> Task details:
Copy everything from "Some of you" down to "Lt. Lawrence Clemons." in the passage about Lawrence Clemons, and swap in "film" wherever "Movie" appears.

> Supplied text:
■ ■ ■

Not a big thing this long after the fact and one could not help but feel sorry for the boy and his parents despite the fact that the Officeral testified that he had ordered that all frontline troops put on there flak vests as a precaution. Some testimony was entered to the effect that the troops in this area routinely disobeyed such orders.
Pleased not I use the word 'testified' even though I am unaware of whether or not there was a formal inquiry concerning the incident.
Some of you older folk may recall the Movie "Pork Chop Hill" in which the LT was played by Gregory Peck and concerned the endless fighting back and forth over this Hill.
The Lieutenant's Name was Lt. Lawrence Clemons.
Schwartzkopf had apparently been caused considerable difficulty over the so called friendly fire incident noted but was backed to the hilt by his Battalion Commander. You probably have already guessed the the Battalion commander was Larrry Clemons.
Clemons was passed over for promotion several times and forced to leave the Army.
Schwarzkopf called the loss of the services of Lawrence Clemons to the Army was a great loss.

■ ■ ■

> Data below:

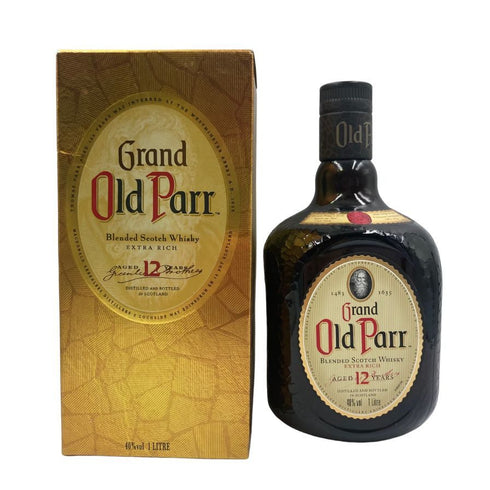 グランド オールドパー 12年 エクストラリッチ 1000ml 40% Grand Old Parr EXTRA RICH スコッチウイスキー【L】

■ ■ ■

> Reply to the exercise:
Some of you older folk may recall the film "Pork Chop Hill" in which the LT was played by Gregory Peck and concerned the endless fighting back and forth over this Hill.
The Lieutenant's Name was Lt. Lawrence Clemons.